MyPillow CEO Mike Lindell sued British tabloid the Daily Mail for defamation in federal court on Monday.
“Mr. Lindell seeks redress in this libel action for harm inflicted on him as the result of a thoroughly deceitful, dishonest and defamatory media article written and published by [the outlet], which falsely charges him with seducing and carrying on a torrid love affair with actress and singer Jane Krakowski —a woman whom he has never even met,” the lawsuit filed in the U.S. District Court for the Southern District of New York by attorney Charles Harder begins.
The pro-Trump Lindell quickly threatened to sue the London-based publication after they published a report last Thursday claiming the home pillow guru had, over the course of nine months, engaged in a “secret romance” with the former 30 Rock star.
Both of the alleged lovers vehemently denied the report but the Daily Mail stuck to their story and the article is still live on their website.
Harder confirmed his representation of Lindell to Law&Crime over the weekend and promised that a lawsuit was well on its way.
Calling the controversial report “bogus,” the lawsuit notes that Lindell is “a reverent family man prominent in his church community” and an “alcoholic who frequently writes and speaks publicly about his spiritual triumphs over substance abuse.” The Daily Mail, however, accuses Lindell of “plying Ms. Krakowski with liquor, wine and other such gifts.” Those accusations, the lawsuit says, left him “horrified” over the implications regarding his family values and sobriety.
A portion of the lawsuit outlines that issue in depth:
In particular (and without limitation), Mr. Lindell founded the Lindell Recovery Network, a platform that helps those struggling with addiction connect with recovery organizations. Defendants’ fabricated story that he showered Ms. Krakowski with gifts of “champagne and bottles of different liquor” severely undermines Mr. Lindell’s hard-earned credibility, integrity and character in the field of addiction recovery as well as in religious communities. Mr. Lindell’s ability to succeed in this important effort have been severely impacted by Defendants’ wrongful actions.
The filing goes on to allege that the story is a “complete fabrication” and notes that both Lindell and Krakowski denied the claims advanced in the article before it was published.
“Notwithstanding the lack of any reliable factual support for [the Daily Mail‘s] allegations, the statements by both subjects that they did not even know the other person and that the story was false, and [the Daily Mail‘s] ability to interview other witnesses who similarly would have refuted the claims, [the Daily Mail] made the conscious decision to publish their defamatory statements anyway,” the lawsuit continues.

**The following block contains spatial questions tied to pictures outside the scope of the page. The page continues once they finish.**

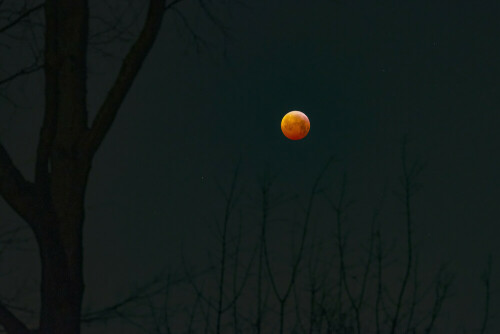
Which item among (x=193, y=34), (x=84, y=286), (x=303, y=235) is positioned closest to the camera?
(x=303, y=235)

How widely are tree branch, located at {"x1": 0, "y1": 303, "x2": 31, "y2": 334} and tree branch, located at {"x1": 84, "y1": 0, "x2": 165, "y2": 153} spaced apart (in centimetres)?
107

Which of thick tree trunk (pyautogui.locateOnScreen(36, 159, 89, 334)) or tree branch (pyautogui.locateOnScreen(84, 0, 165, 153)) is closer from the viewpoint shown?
thick tree trunk (pyautogui.locateOnScreen(36, 159, 89, 334))

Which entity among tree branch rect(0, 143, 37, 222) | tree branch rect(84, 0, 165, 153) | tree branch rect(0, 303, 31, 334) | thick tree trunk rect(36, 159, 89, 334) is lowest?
tree branch rect(0, 303, 31, 334)

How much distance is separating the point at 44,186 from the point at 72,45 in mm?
876

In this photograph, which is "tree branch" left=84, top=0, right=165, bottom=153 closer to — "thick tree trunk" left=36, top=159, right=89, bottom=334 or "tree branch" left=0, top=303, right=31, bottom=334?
"thick tree trunk" left=36, top=159, right=89, bottom=334

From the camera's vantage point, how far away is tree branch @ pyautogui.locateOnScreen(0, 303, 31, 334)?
3.79 metres

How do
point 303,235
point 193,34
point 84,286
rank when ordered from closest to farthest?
point 303,235 < point 84,286 < point 193,34

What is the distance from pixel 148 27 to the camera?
399 centimetres

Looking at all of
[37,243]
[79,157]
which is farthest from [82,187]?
[37,243]

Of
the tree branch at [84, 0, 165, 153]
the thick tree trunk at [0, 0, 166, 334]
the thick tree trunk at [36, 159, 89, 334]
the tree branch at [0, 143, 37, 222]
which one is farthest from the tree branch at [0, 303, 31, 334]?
the tree branch at [84, 0, 165, 153]

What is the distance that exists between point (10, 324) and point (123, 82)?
1566mm

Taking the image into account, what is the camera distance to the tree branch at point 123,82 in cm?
391

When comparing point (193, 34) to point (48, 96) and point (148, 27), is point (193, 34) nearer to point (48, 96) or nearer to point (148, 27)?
point (148, 27)

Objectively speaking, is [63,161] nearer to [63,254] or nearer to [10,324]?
[63,254]
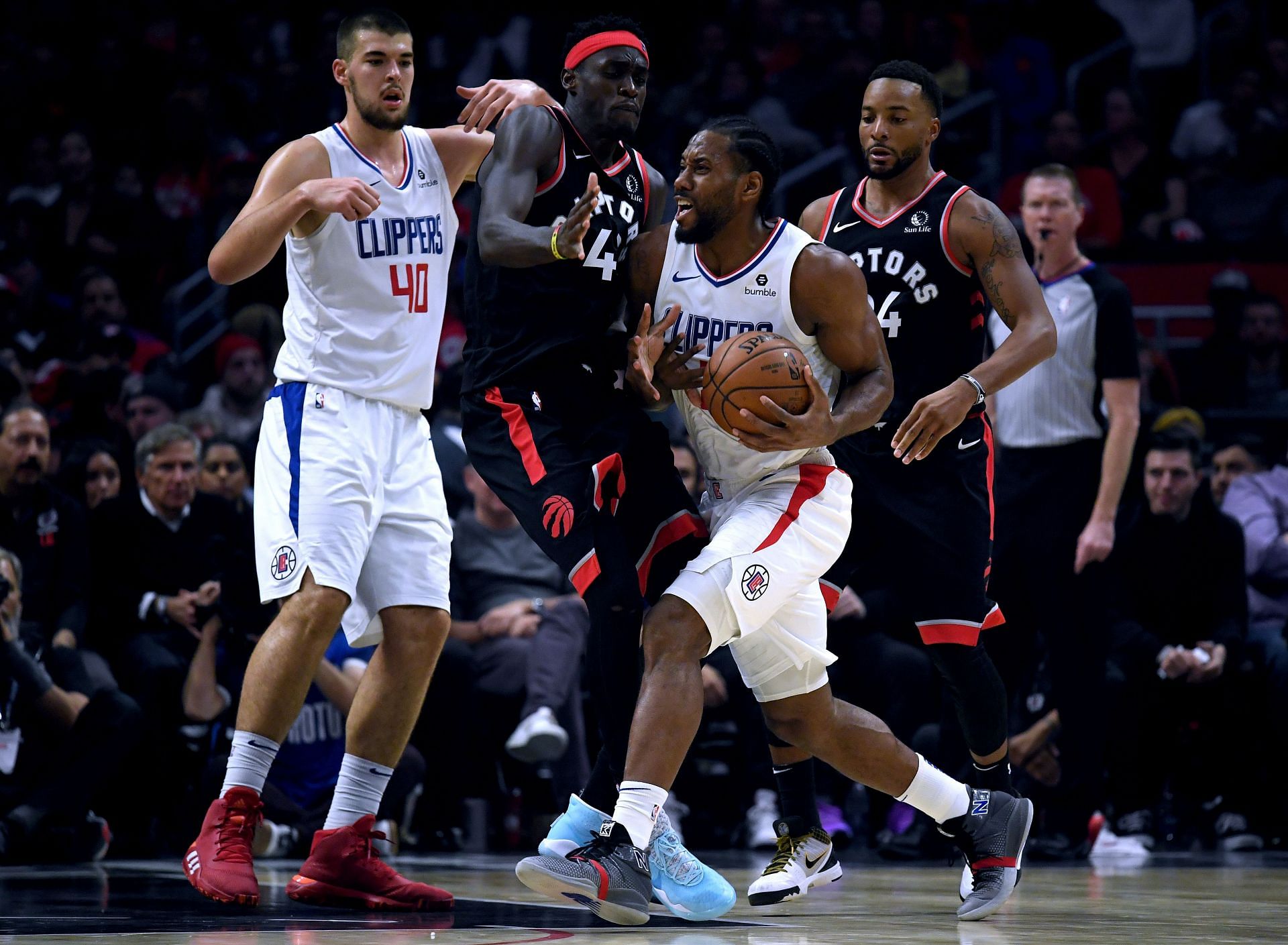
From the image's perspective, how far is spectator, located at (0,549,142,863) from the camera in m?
6.88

“At the time of publication, [the Daily Mail and journalist Laura Collins] were either aware that their statements about Mr. Lindell were false, or [the outlet and reporter] harbored serious doubts about the truth of the claims. [The Daily Mail‘s] publication of the defamatory claims reached numerous readers of Mail Online, and also foreseeably caused a chain reaction of republication of the claims in other news outlets, websites and social media, which reached many more readers throughout the world.”
And that chain reaction, the lawsuit alleges, “have caused tremendous harm to [Lindell’s] personal and professional reputation and prospective economic opportunities, as well as causing him significant humiliation and emotional distress.”
Lindell is suing the publication and Collins for defamation in excess of $75,000 a statutory placeholder figure used to satisfy jurisdictional requirements under the Federal Rules of Civil Procedure. Based on the number and severity of claimed damages catalogued in the lawsuit, expect that dollar amount to rise substantially.